Challenges of these analyses

In conclusion, survival analyses allow to study the time passed until the occurrence of a certain event. Although basic analyses are very intuitive to interpret, they can become something very complex. This makes them a real challenge in contexts such as:

The need to incorporate different covariates: One of the possible solutions in this case is modeling by Cox regression (a review of this model can be found in Fox and Weisberg, 2018). These analyses make it possible to study the dependence of survival time considering a series of predictor variables, such as the randomization group, patients’ age, the severity of the pathology, etc.
When the event is time-dependent: We may be studying an event of interest that is much more likely to occur at the start of the follow-up period than at the end of the study when considering certain risk factors. In this situation, we should bear in mind that the Cox proportional hazards model may require some extensions (Kleinbaum and Klein, 2011).
A patient may experience more than one event: This is very common when, for example, we are studying relapses, since a patient may have more than one (Baethge and Schlattmann, 2004). In these cases, the biases associated with survival-dependent censoring must be corrected (Gómez, 2012; Ruth et al., 2022).
Large volumes of data: Sometimes, the analysis incorporates a great number of variables. When the number of variables is very large, the analysis faces the challenge of high dimensionality. The use of machine learning tools becomes then an optimal alternative (an example of such applications can be found in Gong et al., 2018).

As open-source software recommendations, the R packages survival and survminer, as well as Python’s scikit-survival, are versatile tools that allow for the elaboration of both basic as well as more advanced survival analysis.

References

Baethge, C., & Schlattmann, P. (2004). A survival analysis for recurrent events in psychiatric research. Bipolar Disorders, 6(2), 115-121.

Fox, J., & Weisberg, S. (2002). Cox proportional-hazards regression for survival data. An R and S-PLUS companion to applied regression, 2002.
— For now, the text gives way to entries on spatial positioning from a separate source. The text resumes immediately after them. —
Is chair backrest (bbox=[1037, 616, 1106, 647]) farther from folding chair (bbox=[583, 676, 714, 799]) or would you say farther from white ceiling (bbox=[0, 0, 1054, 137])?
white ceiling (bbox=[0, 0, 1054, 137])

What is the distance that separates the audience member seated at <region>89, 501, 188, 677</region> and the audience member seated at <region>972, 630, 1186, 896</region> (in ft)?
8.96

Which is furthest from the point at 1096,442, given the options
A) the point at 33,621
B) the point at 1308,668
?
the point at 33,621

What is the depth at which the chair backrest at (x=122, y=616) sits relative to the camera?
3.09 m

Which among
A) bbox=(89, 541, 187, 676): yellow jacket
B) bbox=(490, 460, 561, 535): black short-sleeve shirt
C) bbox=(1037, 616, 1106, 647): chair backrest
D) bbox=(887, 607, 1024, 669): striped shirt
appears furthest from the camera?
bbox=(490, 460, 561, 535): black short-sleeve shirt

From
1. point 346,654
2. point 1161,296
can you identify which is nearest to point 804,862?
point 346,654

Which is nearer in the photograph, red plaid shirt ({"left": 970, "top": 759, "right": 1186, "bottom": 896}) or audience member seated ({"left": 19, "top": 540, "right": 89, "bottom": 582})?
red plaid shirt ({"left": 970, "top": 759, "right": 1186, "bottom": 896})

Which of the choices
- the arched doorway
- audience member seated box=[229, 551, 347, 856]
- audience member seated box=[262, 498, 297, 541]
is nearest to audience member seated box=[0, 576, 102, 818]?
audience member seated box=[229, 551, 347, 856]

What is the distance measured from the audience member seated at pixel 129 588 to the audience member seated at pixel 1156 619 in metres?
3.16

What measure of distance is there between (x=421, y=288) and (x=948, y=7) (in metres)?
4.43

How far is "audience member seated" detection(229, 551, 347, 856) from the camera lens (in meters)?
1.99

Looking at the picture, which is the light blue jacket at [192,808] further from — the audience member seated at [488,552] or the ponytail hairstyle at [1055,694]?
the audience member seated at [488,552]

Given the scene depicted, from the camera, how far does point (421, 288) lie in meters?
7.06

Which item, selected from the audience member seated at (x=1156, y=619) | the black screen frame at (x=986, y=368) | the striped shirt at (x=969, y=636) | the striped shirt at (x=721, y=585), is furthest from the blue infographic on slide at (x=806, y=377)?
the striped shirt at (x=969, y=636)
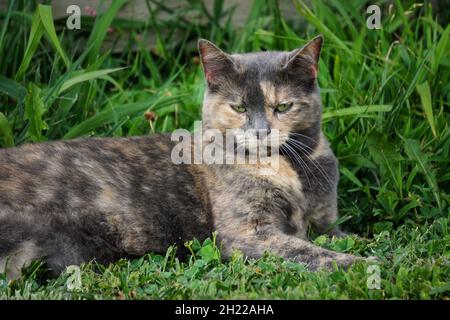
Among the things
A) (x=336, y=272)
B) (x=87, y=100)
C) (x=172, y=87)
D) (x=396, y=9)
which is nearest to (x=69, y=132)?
(x=87, y=100)

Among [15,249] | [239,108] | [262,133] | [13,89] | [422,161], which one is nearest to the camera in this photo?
[15,249]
Gómez, G., & Serrat, C. (2014). Correcting the bias due to dependent censoring of the survival estimator by conditioning. Statistics, 48(2), 295-314.

Gong, X., Hu, M., & Zhao, L. (2018). Big data toolsets to pharmacometrics: application of machine learning for time‐to‐event analysis. Clinical and translational science, 11(3), 305-311.

Kassambara, A., Kosinski, M., & Biecek, P. (2021). survminer: Drawing Survival Curves using ‘ggplot2’. R package version 0.4.9, https://CRAN.R-project.org/package=survminer.

Kleinbaum, D. G., & Klein, M. (2012). Extension of the Cox proportional hazards model for time-dependent variables. In Survival analysis (pp. 241-288). Springer, New York, NY.

Pölsterl, S. (2020). scikit-survival: A Library for Time-to-Event Analysis Built on Top of scikit-learn. Journal of Machine Learning Research, 21(212), 1–6.

Prinja, S., Gupta, N., & Verma, R. (2010). Censoring in clinical trials: review of survival analysis techniques. Indian journal of community medicine: official publication of Indian Association of Preventive & Social Medicine, 35(2), 217.

Ruth, D. M., Wood, N. L., & VanDerwerken, D. N. (2022). Fully nonparametric survival analysis in the presence of time-dependent covariates and dependent censoring. Journal of Applied Statistics, 1-15.

Therneau, T. (2022). A Package for Survival Analysis in R. R package version 3.3-1, https://CRAN.R-project.org/package=survival.

Turkson, A. J., Ayiah-Mensah, F., & Nimoh, V. (2021). Handling Censoring and Censored Data in Survival Analysis: A Standalone Systematic Literature Review. International Journal of Mathematics and Mathematical Sciences, 2021.

Xu, S., Shetterly, S., Powers, D., Raebel, M. A., Tsai, T. T., Ho, P. M., & Magid, D. (2012). Extension of Kaplan-Meier methods in observational studies with time-varying treatment. Value in Health, 15(1), 167-174.